Vous voyez, je ne sais pas pourquoi les hommes veulent toujours mentir aux femmes. Tout d’abord, ils veulent leur raconter des tas de choses formidables sur eux-mêmes. Ce qu’ils sont, de quoi ils sont capables... Toute cette panoplie incroyable qu’ils déploient comme un paon qui fait la roue. Et ensuite, quand elles leur reprochent de ne pas être ce type formidable qu’ils avaient décrit, ils sont sincèrement étonnés. Ils deviennent authentiques et, avec une bonne foi désarmante, mais en fait, ils disent cette fois la vérité, à savoir cette seule vérité qu’ils n’ont jamais dite auparavant : ils ne comprennent pas ce qu’elles veulent ! Aucun homme ne peut être ce surhomme qu’elles ont imaginé. Mais ils oublient qu’ils ont vendu des qualités imaginaires, et que finalement la seule erreur des femmes, c’est d’avoir cru ce qu’ils disaient et non pas ce qu’ils étaient. Vous voyez, ils ne se rendent pas compte que la plus grosse méprise des femmes, c’est d’avoir été endormies par ce qu’ils racontaient à l’époque où elles les aimaient encore. Ils n’ont jamais été ces hommes dont elles rêvaient. C’est si valorisant d’être la réalisation d’un rêve ! Alors peut-être qu’avec moi qui ne peux pas raconter d’histoires, ça se passait différemment. Au début, je parlais si lentement et si mal qu’il est évident que si j’avais essayé de mentir sur mon état, elles m’auraient ri au nez. Donc je disais la vérité et du même coup, je passais pour un type courageux qui assumait son handicap. Je me méfiais un peu des femmes qui développaient rapidement à mon égard des qualités d’infirmières. J’avais toutes les peines du monde à revendiquer un statut qui ne soit pas celui d’un malade. Je ne pouvais
certes pas être le cow-boy viril de la bande et je le savais, mais je ne voulais pas non plus qu’on me relègue au rang de grabataire. On peut dire que j’ai assumé avec une certaine placidité la tendance des femmes à venir pleurer sur mon épaule. En tant qu’être souffrant, je devais sans doute donner l’impression que je pouvais les comprendre, ce qui était on ne peut plus faux. Je ne comprenais rien à leurs larmes, ni à leurs regrets de ne pas être aimées par une bande de crétins qui se foutaient pas mal de ce qu’elles étaient véritablement et de ce qu’elles attendaient de la vie en général et d’eux en particulier. Moi, ça faisait bien longtemps que j’avais compris qu’être une femme était une sorte de handicap d’un autre genre. En tout cas, pour vivre avec des hommes ! Car les femmes comme les handicapés jouissent naturellement d’un sens aigu de l’être humain qui n’est pas donné à la plupart des hommes normaux que j’ai croisés toute ma vie. En ce qui me concerne, les femmes ont été des alliés formidables et plus rarement, sans le savoir, des monstres de cruauté qui certainement bien plus que les humiliations directes que m’ont infligées certains hommes, ont contribué à mon effondrement... Pourquoi est-ce que je vous parlais de tout ça ?

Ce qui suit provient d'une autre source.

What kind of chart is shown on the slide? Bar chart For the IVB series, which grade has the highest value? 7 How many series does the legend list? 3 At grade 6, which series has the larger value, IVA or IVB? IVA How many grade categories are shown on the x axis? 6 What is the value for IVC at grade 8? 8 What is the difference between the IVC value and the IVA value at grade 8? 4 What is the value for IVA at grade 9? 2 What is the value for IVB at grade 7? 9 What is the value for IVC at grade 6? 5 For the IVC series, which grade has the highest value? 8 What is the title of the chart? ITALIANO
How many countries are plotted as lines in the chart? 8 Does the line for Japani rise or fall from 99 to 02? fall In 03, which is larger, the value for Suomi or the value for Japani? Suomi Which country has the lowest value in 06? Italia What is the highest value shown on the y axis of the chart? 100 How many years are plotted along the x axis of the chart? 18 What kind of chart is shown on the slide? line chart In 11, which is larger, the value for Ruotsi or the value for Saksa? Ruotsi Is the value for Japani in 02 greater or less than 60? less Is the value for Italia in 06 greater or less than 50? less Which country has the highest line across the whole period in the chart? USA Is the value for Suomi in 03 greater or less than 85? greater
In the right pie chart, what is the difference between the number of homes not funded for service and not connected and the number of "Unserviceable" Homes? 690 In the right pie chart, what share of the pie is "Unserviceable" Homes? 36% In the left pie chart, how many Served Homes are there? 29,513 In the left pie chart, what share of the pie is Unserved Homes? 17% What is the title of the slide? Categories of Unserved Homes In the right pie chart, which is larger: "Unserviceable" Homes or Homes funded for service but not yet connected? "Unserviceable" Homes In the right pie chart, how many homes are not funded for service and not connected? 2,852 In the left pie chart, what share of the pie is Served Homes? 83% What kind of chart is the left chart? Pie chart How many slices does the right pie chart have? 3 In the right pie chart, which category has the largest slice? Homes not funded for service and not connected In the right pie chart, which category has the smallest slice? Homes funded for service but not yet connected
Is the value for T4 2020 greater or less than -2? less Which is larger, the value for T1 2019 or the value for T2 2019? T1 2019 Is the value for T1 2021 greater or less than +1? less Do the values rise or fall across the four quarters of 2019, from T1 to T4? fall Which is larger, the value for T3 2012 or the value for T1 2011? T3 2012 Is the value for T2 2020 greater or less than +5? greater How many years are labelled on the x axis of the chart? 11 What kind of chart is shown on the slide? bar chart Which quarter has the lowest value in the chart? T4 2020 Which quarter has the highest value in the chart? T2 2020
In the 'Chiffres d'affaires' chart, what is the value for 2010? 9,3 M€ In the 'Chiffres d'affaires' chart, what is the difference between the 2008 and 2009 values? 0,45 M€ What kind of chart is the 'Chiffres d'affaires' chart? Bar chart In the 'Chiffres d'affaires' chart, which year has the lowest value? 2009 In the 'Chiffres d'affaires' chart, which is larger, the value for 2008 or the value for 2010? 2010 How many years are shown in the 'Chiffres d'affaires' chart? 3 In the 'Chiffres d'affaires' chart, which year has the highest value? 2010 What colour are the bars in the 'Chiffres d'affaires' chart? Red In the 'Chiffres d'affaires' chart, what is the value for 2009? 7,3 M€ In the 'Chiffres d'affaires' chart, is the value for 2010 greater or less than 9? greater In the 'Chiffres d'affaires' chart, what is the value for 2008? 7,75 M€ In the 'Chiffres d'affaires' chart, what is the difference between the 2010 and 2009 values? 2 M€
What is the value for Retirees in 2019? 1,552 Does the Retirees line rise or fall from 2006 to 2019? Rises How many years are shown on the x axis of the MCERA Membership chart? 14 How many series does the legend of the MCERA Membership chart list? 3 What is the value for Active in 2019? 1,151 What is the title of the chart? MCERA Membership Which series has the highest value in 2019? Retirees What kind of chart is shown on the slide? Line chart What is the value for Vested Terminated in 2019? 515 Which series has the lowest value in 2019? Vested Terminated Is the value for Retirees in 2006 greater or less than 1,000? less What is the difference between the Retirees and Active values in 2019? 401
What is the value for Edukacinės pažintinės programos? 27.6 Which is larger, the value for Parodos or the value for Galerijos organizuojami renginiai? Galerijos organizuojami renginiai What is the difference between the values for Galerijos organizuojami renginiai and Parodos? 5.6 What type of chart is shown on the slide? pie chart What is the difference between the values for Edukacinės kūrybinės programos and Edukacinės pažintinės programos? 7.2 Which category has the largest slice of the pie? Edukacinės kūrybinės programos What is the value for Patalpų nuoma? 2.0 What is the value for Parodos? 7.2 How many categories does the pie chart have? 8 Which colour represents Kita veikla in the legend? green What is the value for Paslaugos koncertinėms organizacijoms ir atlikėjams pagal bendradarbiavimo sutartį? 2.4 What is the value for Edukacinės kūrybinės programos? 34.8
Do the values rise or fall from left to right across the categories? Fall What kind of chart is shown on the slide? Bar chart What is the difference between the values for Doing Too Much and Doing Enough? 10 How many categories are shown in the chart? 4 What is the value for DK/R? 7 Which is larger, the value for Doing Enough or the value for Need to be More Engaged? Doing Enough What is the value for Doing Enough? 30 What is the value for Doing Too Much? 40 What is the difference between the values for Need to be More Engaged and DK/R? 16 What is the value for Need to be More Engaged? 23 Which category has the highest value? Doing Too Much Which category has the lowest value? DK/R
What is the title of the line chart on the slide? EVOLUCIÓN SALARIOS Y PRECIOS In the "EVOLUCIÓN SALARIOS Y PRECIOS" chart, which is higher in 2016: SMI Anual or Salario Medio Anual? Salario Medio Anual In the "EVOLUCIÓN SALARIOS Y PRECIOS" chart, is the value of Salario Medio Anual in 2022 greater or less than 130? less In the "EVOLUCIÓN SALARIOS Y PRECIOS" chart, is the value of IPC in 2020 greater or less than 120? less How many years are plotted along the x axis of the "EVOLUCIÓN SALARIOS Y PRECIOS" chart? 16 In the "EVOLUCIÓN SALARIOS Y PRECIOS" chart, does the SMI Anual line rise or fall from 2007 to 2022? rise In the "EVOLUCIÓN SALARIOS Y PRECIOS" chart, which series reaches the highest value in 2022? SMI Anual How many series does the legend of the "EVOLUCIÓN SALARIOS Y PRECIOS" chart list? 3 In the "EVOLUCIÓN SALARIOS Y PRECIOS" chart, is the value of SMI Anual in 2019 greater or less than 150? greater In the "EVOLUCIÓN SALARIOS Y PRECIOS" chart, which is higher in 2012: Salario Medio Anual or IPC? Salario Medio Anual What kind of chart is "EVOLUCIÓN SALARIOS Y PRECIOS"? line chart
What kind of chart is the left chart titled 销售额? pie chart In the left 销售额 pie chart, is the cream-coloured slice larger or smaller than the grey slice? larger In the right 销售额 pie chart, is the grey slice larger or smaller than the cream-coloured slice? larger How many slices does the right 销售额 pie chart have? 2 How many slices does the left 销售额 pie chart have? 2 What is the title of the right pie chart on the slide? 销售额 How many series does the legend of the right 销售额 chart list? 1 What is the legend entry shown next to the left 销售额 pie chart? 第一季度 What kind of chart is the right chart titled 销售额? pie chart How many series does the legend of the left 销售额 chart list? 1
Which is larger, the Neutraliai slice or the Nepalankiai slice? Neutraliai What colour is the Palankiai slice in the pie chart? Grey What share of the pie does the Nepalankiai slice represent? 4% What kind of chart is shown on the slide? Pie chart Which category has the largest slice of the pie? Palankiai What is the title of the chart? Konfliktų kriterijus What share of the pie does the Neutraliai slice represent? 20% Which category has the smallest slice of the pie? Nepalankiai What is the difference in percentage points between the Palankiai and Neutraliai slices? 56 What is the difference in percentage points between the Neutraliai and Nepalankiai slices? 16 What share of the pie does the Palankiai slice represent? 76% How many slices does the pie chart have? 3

— Parce que je vous ai demandé de me parler de votre rapport aux femmes.
— Ah oui ? Il va falloir que vous me posiez des questions plus précises, parce que je risque de me perdre. Et puis ce sujet-là est trop vaste pour être traité sans musique. Avez-vous déjà imaginé toutes ces formes féminines que je caresse en dirigeant ? Je ne caresse pas le vide, oh non, je n’ai jamais désiré me priver de la sensualité d’une gestique fluide, même si mon membre gauche a essayé de m’entraîner abruptement vers le chaos. Interpréter veut dire s’abandonner, et s’abandonner à la peur de l’abandon aussi. Une œuvre contient l’harmonie de toutes nos contradictions et pour cette raison, elle est blottie dans chaque particule qui nous compose. Nous ne devons pas oublier que nous recevons en héritage les rêves d’un compositeur, et rien n’est plus grave que la responsabilité de rêves qui ne sont pas les nôtres. Dans une partition, les indications peuvent être claires, mais en contradiction avec la musique qui naît. L’espace entre ce qui est écrit et ce qu’on joue est infini. Il dépend de notre capacité à saisir du silence entre les
notes, à faire éprouver ce qui ne peut être joué, à propulser dans le cosmos des étoiles dont on ignore l’existence.